**Selected passage**
The stones of the old town gleam at night as if they were wet, even though it hasn’t rained in weeks. The limestone cobblestones of the Straca, the main street of the Old Town, are the colour of milk, and slippery. The Straca is trodded upon by so many feet that the city of Dubrovnik has to come along once and awhile and ‘rough up’ the stones to prevent any serious accidents. I narrowly avoid three in the three days I’m there.
I have to be honest that Dubrovnik makes me a little sad. First I hesitated to write this, but upon reflection decided that I would, because this scholarship is not only about encouraging interest in World Heritage but also about the importance of preservation. Preservation, for me, is twofold: there’s the preservation of the site itself, but also the preservation of a quality of life for local people. That means cultural infrastructure, affordability, community. If the people visiting World Heritage sites make it impossible for the people living close to and maintaining those sites to remain in their cities, it seems like a case of very misplaced priorities.
In 2016, UNESCO threatened to take away Dubrovnik’s World Heritage status if the visitor numbers weren’t somehow capped, as it’s medieval Old Town was at risk of damage and wear. Measures were taken, numbers were somewhat reduced, but critical problems remain. And, at least in my opinion, these tensions hang in the air.
I’d be a hypocrite to point my finger at people visiting Dubrovnik when I too visited. I could have done my research, but I didn’t. I arrived completely oblivious about the reality of over-tourism here. I take it as a good reminder for myself to have a bit more awareness of where and how I travel and move past a ‘the world is my oyster’ mentality (For four euros an oyster, one might consider a burek instead anyway).
It goes without saying that tourism is an important part of Dubrovnik’s economy and recovery after the pandemic and that the solution is definitely not to stop visiting Dubrovnik altogether. I don’t know what the solution is. I just know that there’s something obscene about the opening of Dubrovnik’s ‘Very First All Christmas Store’ when locals complain about having no places to meet. And there’s something that feels absurd about a tourist in a Winter Is Coming shirt staying in a vacation rental close to the imaginary ‘King’s Landing’ in a real neighborhood where locals have been priced out. According to Responsible Travel, who also have some interesting tips for how to respectfully visit Dubrovnik, 5000 people lived in the Old Town in 1991, compared to around 1500 today.
I’m not immune to Dubrovnik’s charms. The sea smells wonderful. The medieval city center is remarkable. At the pier, well fed cats sit at the feet of old fisherwomen catching mackerel. I could sit there for days. The few locals that you actually meet are kind. But these things strengthen my resolve to say the above, not the opposite.

**Study material**
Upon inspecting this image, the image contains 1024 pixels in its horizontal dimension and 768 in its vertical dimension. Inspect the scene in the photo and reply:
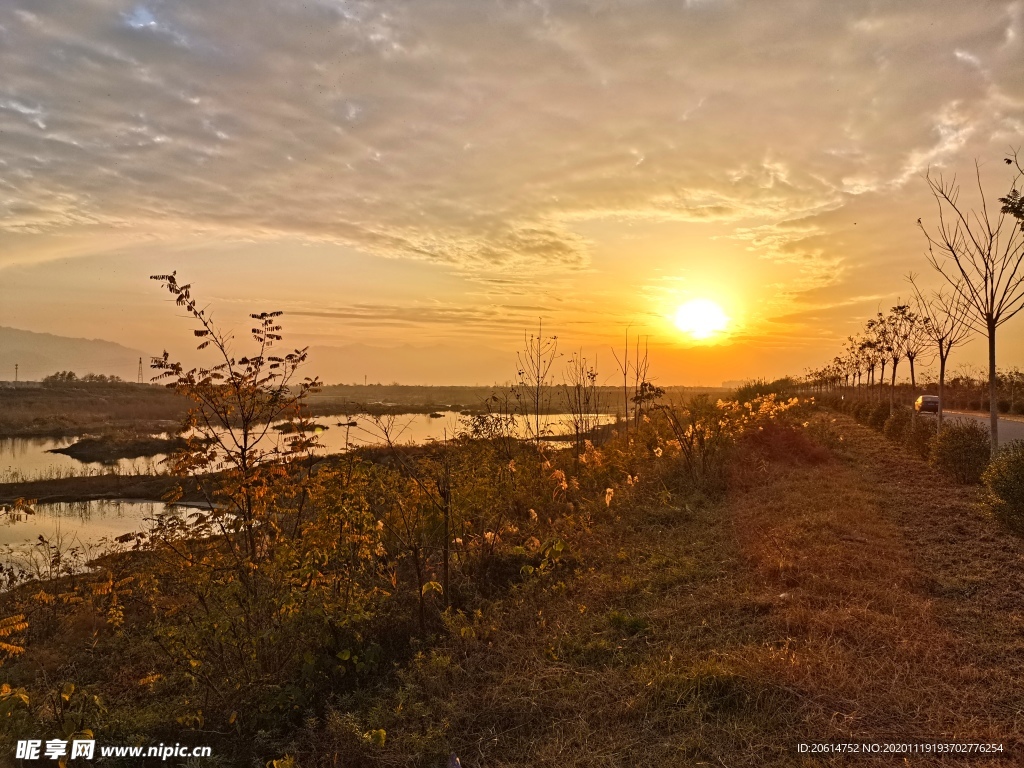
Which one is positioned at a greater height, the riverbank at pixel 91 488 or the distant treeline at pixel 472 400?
the distant treeline at pixel 472 400

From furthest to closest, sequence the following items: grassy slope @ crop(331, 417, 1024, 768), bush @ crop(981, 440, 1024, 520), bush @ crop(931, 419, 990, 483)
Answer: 1. bush @ crop(931, 419, 990, 483)
2. bush @ crop(981, 440, 1024, 520)
3. grassy slope @ crop(331, 417, 1024, 768)

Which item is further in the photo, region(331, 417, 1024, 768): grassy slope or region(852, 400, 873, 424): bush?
region(852, 400, 873, 424): bush

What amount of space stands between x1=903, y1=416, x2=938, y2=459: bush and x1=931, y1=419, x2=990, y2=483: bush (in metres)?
1.85

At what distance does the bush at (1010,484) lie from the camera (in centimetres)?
692

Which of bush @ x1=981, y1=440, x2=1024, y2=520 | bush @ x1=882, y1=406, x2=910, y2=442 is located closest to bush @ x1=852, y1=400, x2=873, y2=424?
bush @ x1=882, y1=406, x2=910, y2=442

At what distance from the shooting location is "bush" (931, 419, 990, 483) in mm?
10297

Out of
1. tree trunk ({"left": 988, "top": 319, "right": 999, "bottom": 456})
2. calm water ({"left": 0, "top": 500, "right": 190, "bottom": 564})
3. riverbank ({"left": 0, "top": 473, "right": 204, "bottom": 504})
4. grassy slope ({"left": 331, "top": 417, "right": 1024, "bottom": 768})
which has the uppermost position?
tree trunk ({"left": 988, "top": 319, "right": 999, "bottom": 456})

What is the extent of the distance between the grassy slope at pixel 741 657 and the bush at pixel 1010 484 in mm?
389

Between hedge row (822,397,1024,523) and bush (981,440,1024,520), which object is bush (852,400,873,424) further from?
bush (981,440,1024,520)

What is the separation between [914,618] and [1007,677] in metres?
0.92

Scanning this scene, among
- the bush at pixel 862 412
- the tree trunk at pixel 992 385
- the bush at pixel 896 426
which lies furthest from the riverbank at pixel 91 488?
the bush at pixel 862 412

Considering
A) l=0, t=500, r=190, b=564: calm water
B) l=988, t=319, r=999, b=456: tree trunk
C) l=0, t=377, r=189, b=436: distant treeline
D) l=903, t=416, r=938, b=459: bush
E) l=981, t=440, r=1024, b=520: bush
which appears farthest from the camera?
l=0, t=377, r=189, b=436: distant treeline

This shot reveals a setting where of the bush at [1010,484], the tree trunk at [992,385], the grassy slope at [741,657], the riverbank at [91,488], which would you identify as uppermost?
the tree trunk at [992,385]

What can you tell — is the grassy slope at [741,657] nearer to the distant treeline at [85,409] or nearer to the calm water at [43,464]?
the calm water at [43,464]
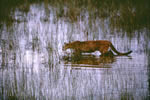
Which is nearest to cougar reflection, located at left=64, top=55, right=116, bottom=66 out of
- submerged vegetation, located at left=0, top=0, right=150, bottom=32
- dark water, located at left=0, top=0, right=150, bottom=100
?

**Instructions for the task**
Update the Dubrovnik passage from "I’m not immune" through "not the opposite.", replacing "mackerel" with "sardines".

**Your response**
I’m not immune to Dubrovnik’s charms. The sea smells wonderful. The medieval city center is remarkable. At the pier, well fed cats sit at the feet of old fisherwomen catching sardines. I could sit there for days. The few locals that you actually meet are kind. But these things strengthen my resolve to say the above, not the opposite.